_STUDY TEXT_
++++++++

Chris Burden – Shoot, 1971
American sculptor and performance artist, Chris Burden, who was known for his works in the extreme, passed away May 10, 2015. Many of his works were best described as “shocking”, and the radical nature of his work is what set him apart from other twentieth century American artists. His performance pieces were often depictions of violence in which he was always his own victim: he was crucified to a Volkswagen Beetle, had viewers push pins into his body, was kicked down two flights of stairs, and in the case of the piece being discussed, “Shoot” (1971), he was shot.
Burden’s work forces spectators through the shock of the lived imagery not only to review but deeply analyze their own moral selves, the profound nature of misery, and the undeniable reality of pain. In a time when society has become desensitized to the excess of violent imagery through the media, he pushes the audience to recognize the reality of suffering, agony, and desperation.
“Shoot” is 8 seconds of footage, filmed on November 19, 1971 in a gallery located in Santa Ana, California named “F Space.” With only a handful of his friends in attendance, he proceeded with the piece that he had already announced intention of to the editors of an art journal called Avalanche. With the small number of people in attendance he performed what was likely his most shocking of pieces. “Shoot” featured Burden, who was only 25 years old at the time, being shot in the arm at close range by a friend with a rifle. The danger in this piece was obvious, all it took was being off a few inches and Burden could have been killed.

++++++++

_INPUT DATA_
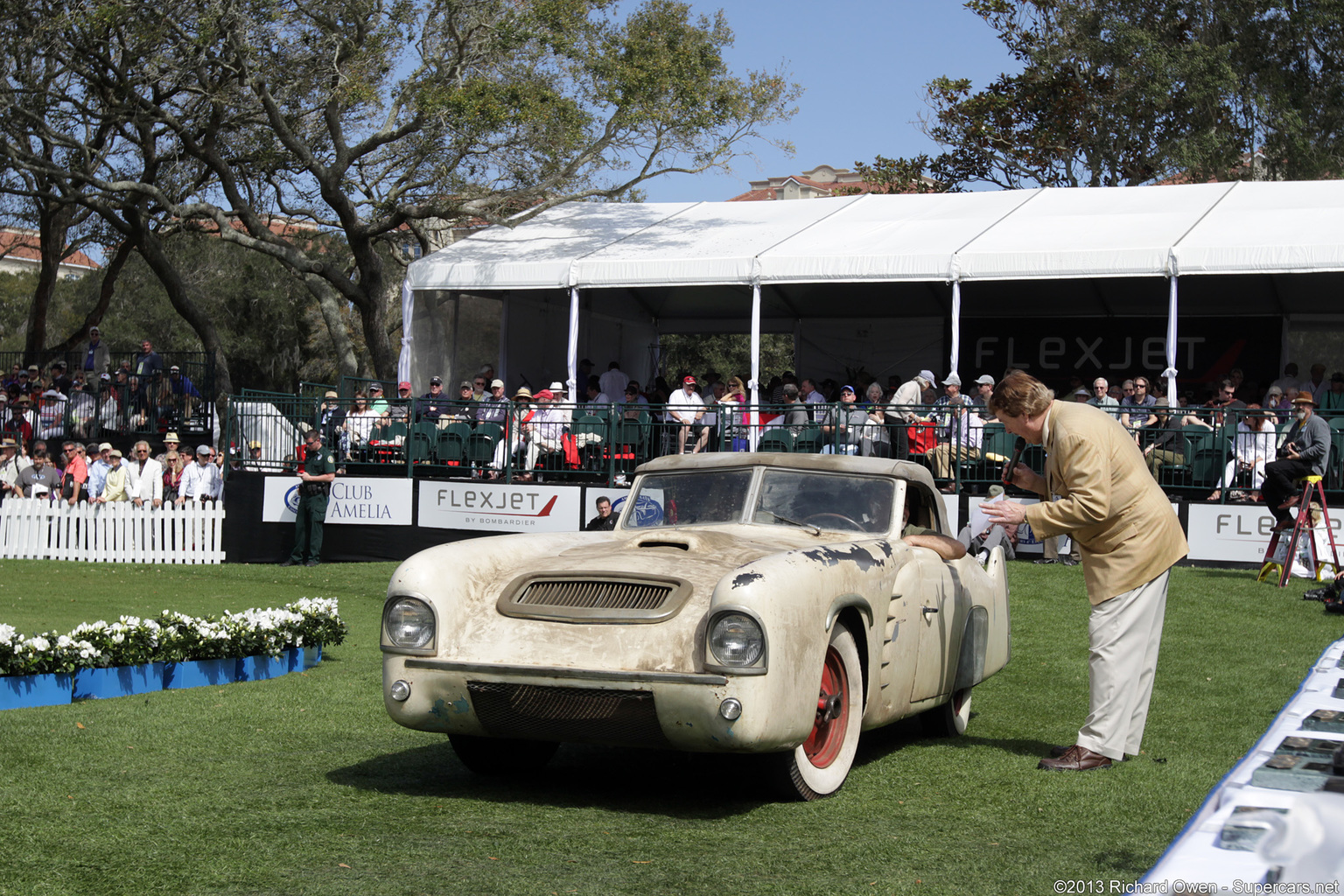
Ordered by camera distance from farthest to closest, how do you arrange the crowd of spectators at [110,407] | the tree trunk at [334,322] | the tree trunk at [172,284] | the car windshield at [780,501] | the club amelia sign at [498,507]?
1. the tree trunk at [172,284]
2. the tree trunk at [334,322]
3. the crowd of spectators at [110,407]
4. the club amelia sign at [498,507]
5. the car windshield at [780,501]

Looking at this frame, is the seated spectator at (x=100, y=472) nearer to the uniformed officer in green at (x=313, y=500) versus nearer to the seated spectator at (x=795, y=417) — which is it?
the uniformed officer in green at (x=313, y=500)

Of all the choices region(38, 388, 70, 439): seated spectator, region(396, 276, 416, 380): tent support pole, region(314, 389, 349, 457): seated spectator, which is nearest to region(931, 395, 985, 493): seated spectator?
region(314, 389, 349, 457): seated spectator

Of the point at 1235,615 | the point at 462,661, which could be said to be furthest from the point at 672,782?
the point at 1235,615

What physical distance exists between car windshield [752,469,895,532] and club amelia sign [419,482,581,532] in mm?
10561

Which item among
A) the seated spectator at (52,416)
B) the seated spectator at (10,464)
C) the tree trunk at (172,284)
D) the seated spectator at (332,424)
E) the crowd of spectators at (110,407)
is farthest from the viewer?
the tree trunk at (172,284)

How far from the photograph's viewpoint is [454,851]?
15.3ft

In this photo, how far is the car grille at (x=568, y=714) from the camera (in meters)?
5.21

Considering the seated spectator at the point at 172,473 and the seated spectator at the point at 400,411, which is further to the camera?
the seated spectator at the point at 172,473

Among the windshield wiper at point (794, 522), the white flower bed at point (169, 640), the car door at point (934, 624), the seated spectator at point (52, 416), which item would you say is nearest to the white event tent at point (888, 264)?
the seated spectator at point (52, 416)

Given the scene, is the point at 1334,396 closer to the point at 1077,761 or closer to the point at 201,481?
the point at 1077,761

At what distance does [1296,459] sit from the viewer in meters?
13.6

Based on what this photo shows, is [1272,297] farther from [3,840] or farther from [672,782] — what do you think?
[3,840]

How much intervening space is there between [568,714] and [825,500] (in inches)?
83.1

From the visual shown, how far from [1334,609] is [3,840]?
11.2 metres
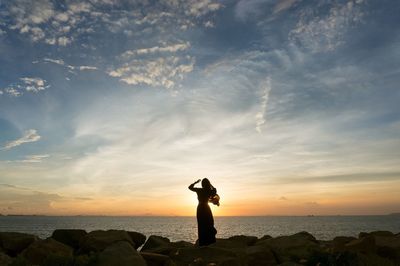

++++++++

_TO DO_
A. Answer these questions from the text on Chris Burden's Shoot.
(i) On what date did Burden die?
(ii) According to the text, society has become desensitized to what?
(iii) How old was Burden when Shoot was performed?
B. Write out the passage of the text on Chris Burden's Shoot from "Chris Burden –" to "he was shot.", copying it word for word.

_EXERCISE RESULTS_
A.
(i) May 10, 2015
(ii) The excess of violent imagery through the media
(iii) 25 years old

B.
Chris Burden – Shoot, 1971
American sculptor and performance artist, Chris Burden, who was known for his works in the extreme, passed away May 10, 2015. Many of his works were best described as “shocking”, and the radical nature of his work is what set him apart from other twentieth century American artists. His performance pieces were often depictions of violence in which he was always his own victim: he was crucified to a Volkswagen Beetle, had viewers push pins into his body, was kicked down two flights of stairs, and in the case of the piece being discussed, “Shoot” (1971), he was shot.